Emi i Sami dziękowac :):)
Unita - no mam nadzieje ze mnie nie "zdradzisz' :)
w razie pytań piszcie postaram sie na wszystkie odpowiedzieć :)
-
Odp: Przedłużanie rzęs metodą 1:1
Edytko, z calego serca Ci gratuluje. Super, super, super:ok::ok::ok:
a tu rzeski robione na xxl lashes, kąciki wew sa wykonczone, to sa rzeski od dolu.
-
Odp: Przedłużanie rzęs metodą 1:1
A dziekować :)
Kurka ja uwielbiam takie rzeski kleić 11 i 13 ?:)
-
Odp: Przedłużanie rzęs metodą 1:1
yhm, 11, 13 i 10 w kacikach, na kocie oko, z przeskokiem;]:*
-
Odp: Przedłużanie rzęs metodą 1:1
Lady boss Twoje poprawione rzeski naprawde- cudenko,takie dopracowane, dopieszczone,bardzo ładne.
-
Odp: Przedłużanie rzęs metodą 1:1
Cześć dziewczyny. Mam problem-jakiś tydzień temu zakładałam mojej nowej Klientce rzęsiory, dzisiaj dzwoni do mnie, że ponad połowa jej odpadła... No i tak się zastanawiam czemu, bo nigdy tak mi się nie zdarzyło, odtłuszczałam kilka razy, pracowałam na tych samych produktach... Podpowiedźcie mi jaka może być przyczyna...
-
Odp: Przedłużanie rzęs metodą 1:1
Kuciak, albo przykleilas za dlugie rzesy, albo..... wiesz co, ja Ci coś powiem... ale tak na ucho:) Nowa klientka mówisz... :Dja po prostu intuicyjnie czuję, ze ona Cie troche oszukuje.

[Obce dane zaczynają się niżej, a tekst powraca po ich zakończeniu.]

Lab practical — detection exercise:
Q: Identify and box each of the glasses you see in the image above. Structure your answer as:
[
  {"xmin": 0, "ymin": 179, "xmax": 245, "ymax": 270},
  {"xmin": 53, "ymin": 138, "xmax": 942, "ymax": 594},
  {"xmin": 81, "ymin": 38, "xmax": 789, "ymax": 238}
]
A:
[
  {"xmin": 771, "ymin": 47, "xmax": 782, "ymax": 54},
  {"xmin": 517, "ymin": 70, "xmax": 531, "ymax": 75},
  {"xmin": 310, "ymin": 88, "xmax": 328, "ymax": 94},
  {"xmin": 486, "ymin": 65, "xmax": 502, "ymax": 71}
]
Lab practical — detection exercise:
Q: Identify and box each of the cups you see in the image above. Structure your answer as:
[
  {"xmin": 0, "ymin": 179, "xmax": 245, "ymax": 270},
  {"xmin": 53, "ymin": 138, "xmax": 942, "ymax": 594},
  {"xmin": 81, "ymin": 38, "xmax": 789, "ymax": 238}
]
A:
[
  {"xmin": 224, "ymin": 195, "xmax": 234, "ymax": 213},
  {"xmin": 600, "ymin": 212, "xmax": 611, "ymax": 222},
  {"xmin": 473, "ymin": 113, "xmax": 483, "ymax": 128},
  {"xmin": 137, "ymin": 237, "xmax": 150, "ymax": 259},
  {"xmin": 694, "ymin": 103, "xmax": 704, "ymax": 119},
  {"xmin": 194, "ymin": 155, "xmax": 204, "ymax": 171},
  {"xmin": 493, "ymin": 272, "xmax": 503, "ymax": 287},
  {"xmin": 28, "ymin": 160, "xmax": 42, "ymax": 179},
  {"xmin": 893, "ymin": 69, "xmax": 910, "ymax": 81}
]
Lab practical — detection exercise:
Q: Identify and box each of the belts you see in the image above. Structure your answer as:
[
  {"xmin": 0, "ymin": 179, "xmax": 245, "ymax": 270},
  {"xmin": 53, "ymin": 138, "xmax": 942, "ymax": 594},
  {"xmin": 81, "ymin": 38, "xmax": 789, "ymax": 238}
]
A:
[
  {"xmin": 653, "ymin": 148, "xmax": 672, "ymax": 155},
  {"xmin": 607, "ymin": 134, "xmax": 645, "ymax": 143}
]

Ty najpierw zobacz te rzesy(czy jej naturalne w miejsach gdzie zaaplikowane"same wypadły", nie noszą resztek kleju, badz nie są powyginane i połamane-takie jakby uciete nozyczkami, czy nie ma ich jakoś podejrzanie mniej i te inne rzeczy, ktore swiadczą o tym, ze klientka skubie), bo po prostu czuję jakoś tak szostym zmyslem, ze, coś ja uwierało i pewnego pięknego wieczoru usiadła i poskubała sobie przed telewizorem, a teraz po tygodniu domaga się odswiezenia aplikacji i to w cenie, ktorą zapłaciła.
Oczywiście może i popełniłas jakiś błąd, ale kurcze.. z aplikacji na aplikację jesteśmy coraz lepsze, coraz lepiej i trwalej robimy, owszem pokora potrzebna, ale na Boga... czasem to naprawdę nie nasza wina.
-ja już rozrozniam trzy rodzaje skubaczek:
1. pazurem podhacza miejsce spawu i delikatnie odrywa sztuczna od naturalną-tak rozdzielając, spedza nad jedna rzesa czasami klikanascie minut(wtedy tuż przy nasadzie na niektorych naturalnych znajdziemy kawalątek kleju:skacze:)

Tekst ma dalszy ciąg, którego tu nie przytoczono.